The recorded history of Shemokmedi is inextricably bound to the monastery complex which sits on a small hill overlooking the village. The monastery was founded by the Gurieli family, rulers of the Principality of Guria, in the 15th century as a seat of a Georgian Orthodox bishop. Furthermore, it was a safe-house of church treasures and, by the late 19th century, had accumulated an extensive collection of various objects from other Georgian monasteries. At that time, the locale was fortified, housing a castle owned by the Gurieli.

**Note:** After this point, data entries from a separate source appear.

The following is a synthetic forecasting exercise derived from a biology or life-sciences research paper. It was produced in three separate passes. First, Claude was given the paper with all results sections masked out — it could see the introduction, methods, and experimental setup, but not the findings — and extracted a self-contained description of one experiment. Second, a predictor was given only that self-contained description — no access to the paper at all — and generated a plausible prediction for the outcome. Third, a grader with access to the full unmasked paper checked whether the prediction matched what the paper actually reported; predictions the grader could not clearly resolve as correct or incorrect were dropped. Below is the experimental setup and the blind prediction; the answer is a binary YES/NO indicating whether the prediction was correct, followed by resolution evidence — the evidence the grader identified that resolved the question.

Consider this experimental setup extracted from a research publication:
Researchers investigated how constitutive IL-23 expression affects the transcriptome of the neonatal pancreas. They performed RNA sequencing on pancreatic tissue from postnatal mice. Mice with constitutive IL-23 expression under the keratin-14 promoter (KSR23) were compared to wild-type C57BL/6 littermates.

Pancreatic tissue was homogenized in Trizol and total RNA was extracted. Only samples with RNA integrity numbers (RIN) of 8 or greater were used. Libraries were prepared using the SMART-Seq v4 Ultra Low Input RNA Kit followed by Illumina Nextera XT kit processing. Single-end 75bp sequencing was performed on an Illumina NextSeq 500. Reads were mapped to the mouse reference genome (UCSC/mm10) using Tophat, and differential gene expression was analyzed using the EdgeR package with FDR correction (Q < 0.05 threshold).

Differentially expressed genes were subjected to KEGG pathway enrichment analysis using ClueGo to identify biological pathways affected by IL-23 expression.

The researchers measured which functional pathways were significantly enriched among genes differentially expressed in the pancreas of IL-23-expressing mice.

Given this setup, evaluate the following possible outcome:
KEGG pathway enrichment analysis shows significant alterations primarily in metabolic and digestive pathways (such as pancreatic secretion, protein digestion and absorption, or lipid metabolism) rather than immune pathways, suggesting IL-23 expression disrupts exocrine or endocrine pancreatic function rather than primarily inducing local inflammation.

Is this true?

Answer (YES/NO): YES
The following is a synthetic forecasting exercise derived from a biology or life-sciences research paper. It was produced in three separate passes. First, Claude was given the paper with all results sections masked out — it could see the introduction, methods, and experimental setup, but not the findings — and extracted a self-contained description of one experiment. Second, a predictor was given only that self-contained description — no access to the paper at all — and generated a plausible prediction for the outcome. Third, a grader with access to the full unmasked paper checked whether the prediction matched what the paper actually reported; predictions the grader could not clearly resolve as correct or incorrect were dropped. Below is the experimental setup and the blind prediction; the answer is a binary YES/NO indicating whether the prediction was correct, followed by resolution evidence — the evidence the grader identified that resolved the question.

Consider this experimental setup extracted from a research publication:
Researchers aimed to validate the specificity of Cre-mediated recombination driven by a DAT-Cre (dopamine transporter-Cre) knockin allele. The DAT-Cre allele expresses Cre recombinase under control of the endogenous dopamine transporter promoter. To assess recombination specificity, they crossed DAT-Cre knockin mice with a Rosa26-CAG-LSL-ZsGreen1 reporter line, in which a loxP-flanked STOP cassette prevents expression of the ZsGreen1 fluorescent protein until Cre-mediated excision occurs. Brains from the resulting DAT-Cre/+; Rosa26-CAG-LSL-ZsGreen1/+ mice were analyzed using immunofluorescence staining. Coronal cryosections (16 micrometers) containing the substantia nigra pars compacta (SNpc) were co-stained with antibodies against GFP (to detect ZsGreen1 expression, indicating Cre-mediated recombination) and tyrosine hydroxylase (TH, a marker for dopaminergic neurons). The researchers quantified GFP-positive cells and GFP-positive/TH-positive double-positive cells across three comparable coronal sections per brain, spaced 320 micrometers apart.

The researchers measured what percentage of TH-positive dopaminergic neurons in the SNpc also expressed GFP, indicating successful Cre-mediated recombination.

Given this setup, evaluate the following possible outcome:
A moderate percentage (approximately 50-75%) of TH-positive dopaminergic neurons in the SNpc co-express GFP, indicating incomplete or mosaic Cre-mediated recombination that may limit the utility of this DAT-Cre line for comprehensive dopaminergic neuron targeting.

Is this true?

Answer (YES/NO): NO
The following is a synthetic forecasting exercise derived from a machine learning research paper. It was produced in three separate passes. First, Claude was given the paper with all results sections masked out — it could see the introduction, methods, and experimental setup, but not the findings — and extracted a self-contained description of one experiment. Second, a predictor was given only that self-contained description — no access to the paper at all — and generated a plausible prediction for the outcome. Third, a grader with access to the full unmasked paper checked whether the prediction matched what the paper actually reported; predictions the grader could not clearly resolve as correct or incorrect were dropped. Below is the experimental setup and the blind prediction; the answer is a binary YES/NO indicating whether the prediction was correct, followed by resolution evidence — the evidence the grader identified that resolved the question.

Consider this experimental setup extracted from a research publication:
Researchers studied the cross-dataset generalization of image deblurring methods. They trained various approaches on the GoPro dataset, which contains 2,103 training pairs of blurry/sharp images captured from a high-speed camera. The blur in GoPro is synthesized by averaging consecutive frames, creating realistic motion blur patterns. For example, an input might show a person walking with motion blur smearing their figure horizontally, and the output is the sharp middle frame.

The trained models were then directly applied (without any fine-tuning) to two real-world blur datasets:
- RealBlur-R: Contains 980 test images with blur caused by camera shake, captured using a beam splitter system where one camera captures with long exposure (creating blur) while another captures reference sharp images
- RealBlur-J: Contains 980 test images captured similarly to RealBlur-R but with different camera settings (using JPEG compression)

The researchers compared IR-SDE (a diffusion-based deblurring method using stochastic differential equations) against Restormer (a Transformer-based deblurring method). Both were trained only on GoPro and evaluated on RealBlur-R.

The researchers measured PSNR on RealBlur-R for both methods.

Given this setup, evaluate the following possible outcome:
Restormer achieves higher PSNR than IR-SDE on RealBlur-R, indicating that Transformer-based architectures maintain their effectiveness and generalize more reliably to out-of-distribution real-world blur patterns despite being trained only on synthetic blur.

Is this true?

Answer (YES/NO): YES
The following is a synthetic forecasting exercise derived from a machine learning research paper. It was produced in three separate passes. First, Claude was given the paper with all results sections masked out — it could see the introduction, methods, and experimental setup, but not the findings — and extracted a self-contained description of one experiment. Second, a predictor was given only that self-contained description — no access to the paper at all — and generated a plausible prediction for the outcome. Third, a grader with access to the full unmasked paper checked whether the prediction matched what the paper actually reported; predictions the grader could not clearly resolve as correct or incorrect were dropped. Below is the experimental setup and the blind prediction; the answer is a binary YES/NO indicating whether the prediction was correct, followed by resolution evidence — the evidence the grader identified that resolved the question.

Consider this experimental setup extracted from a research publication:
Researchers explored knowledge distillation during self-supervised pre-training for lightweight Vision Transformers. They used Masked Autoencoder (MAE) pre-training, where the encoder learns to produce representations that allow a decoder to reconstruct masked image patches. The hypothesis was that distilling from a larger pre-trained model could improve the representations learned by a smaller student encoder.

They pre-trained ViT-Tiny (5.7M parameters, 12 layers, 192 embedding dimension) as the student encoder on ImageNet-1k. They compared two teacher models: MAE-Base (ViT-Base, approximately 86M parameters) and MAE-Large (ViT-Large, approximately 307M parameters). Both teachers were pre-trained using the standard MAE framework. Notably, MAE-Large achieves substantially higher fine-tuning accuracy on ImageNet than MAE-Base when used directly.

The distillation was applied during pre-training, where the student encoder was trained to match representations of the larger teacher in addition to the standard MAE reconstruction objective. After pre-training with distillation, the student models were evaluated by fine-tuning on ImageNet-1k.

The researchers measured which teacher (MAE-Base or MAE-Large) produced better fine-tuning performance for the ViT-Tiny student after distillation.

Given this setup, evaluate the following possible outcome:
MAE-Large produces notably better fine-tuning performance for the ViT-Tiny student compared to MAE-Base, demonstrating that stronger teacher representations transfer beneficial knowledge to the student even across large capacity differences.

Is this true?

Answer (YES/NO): NO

During the 1819–1820 uprising in Imereti and Guria against the Imperial Russian rule, the Shemokmedi castle, then in possession of Prince Kaikhosro Gurieli, was the principal rebel stronghold in Guria. It was there that, in April 1820, the Gurians put the captured Russian interim governor of Imereti, Colonel Puzyrevsky, to death and dashed an attempt by the Russian punitive force to attack the castle. On 24 July 1820, the Russian general Aleksey Velyaminov stormed and captured Shemokmedi. The castle, dubbed by the Russian officials "an abode of brigandage", was razed to the ground in an act of revenge; houses were all burned down and farmlands and vineyards were destroyed to punish the locals with "extreme poverty".

== Population ==
As of the 2014 national census, Shemokmedi had a population of 1,322. Most of them (99.5%) are ethnic Georgians.

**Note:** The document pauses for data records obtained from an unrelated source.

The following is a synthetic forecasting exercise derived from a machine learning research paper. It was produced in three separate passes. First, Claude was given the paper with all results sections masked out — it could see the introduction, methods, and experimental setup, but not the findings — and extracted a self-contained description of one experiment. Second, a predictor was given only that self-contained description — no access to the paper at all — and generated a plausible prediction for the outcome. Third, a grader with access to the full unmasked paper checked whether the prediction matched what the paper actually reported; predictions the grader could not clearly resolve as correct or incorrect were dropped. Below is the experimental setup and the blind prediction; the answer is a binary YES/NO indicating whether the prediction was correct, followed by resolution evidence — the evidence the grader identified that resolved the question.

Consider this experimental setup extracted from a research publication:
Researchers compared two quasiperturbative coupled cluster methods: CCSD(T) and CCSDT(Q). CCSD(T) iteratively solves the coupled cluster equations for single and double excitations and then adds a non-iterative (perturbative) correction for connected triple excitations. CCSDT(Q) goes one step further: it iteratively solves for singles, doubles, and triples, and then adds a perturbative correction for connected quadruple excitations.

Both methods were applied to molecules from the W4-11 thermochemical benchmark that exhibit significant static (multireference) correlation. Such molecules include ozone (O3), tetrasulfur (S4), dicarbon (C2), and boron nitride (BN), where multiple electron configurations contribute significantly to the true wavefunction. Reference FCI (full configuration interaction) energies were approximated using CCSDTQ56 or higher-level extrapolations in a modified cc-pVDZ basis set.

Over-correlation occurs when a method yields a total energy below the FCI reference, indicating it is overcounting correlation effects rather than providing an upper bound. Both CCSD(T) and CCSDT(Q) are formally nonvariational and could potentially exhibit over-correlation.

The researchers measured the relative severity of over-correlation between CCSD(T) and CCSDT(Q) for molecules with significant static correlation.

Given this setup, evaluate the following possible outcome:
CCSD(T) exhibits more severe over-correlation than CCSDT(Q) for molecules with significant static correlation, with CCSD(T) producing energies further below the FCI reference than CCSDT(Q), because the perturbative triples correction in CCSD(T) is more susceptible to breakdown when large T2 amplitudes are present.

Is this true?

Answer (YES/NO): NO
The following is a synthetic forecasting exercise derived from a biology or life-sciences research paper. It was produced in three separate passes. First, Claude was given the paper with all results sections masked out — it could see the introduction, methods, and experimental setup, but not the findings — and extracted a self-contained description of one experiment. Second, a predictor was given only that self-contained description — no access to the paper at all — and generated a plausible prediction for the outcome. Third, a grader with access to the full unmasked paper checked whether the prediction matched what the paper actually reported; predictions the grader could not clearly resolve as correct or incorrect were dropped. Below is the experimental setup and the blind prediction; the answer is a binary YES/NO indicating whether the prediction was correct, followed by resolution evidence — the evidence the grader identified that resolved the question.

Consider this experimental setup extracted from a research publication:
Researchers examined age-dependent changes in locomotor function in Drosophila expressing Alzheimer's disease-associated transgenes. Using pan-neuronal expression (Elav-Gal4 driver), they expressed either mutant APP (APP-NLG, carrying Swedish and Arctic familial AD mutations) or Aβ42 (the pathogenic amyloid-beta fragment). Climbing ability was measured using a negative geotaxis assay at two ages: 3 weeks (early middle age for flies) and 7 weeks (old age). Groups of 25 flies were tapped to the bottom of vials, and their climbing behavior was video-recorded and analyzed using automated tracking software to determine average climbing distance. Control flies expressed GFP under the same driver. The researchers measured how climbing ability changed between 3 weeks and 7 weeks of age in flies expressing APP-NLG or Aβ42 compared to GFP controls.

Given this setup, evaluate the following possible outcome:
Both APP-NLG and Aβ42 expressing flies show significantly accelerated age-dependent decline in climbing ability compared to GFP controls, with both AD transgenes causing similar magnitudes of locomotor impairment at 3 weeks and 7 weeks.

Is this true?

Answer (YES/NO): NO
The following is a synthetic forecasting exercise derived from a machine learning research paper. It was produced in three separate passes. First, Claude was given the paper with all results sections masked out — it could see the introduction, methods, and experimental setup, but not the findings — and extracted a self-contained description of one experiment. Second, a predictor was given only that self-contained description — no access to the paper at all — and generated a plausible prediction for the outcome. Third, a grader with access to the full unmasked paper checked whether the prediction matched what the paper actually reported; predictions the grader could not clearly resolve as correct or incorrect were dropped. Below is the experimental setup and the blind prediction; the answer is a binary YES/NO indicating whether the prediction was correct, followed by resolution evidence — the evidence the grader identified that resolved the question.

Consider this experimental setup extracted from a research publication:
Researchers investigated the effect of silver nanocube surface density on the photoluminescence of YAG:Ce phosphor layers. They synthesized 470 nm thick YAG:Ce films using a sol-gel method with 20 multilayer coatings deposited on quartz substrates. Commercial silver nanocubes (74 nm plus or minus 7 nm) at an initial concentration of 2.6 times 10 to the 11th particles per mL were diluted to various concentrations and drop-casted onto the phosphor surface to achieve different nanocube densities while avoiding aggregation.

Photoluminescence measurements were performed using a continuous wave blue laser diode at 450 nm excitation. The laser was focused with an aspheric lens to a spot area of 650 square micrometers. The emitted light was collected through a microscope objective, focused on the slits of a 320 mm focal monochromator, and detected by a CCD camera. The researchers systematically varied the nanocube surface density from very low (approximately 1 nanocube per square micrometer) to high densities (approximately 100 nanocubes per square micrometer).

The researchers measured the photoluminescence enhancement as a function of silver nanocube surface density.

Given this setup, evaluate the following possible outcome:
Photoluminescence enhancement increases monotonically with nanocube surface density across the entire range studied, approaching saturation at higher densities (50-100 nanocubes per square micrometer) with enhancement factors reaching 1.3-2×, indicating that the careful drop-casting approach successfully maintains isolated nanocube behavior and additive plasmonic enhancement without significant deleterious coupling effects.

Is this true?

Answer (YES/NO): NO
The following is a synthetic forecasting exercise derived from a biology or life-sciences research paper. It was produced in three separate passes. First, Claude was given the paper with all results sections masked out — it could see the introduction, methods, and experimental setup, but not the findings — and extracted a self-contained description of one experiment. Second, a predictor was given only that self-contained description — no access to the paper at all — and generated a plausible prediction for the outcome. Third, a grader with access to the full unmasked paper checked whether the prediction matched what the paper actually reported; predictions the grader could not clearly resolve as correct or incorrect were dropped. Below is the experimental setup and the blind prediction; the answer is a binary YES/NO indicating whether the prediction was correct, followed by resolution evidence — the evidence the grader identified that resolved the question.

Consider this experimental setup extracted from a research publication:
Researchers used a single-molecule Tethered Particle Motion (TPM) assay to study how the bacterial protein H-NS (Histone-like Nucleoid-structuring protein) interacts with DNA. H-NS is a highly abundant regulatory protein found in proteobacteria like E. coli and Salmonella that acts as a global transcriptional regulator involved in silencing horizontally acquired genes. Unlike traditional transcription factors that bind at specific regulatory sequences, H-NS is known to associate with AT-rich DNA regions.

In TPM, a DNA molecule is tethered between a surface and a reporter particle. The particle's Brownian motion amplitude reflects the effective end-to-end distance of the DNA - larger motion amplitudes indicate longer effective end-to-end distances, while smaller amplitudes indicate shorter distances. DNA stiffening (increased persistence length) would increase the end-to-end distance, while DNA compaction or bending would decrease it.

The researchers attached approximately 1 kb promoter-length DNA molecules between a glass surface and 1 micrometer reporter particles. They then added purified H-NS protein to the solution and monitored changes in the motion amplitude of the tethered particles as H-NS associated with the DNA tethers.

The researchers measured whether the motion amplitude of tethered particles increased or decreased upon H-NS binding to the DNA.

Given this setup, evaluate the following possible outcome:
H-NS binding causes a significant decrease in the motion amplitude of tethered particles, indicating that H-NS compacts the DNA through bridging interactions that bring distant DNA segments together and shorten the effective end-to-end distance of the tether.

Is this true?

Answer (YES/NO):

| Population | 2002 census | 2014 census |
|---|---|---|
| Total | 1,608 | 1,322 |

== People from Shemokmedi ==
- Ivan Dumbadze (1851–1916), an Imperial Russian general and official.
- Vladimir Nemirovich-Danchenko (1858–1943), a Russian theatre director and writer.
- Filipp Makharadze (1868–1941), a Georgian Bolshevik politician.
- Varlam Simonishvili (1888–1950), a Georgian folk singer.
- Rezo Esadze (born 1934), a Georgian film director and actor.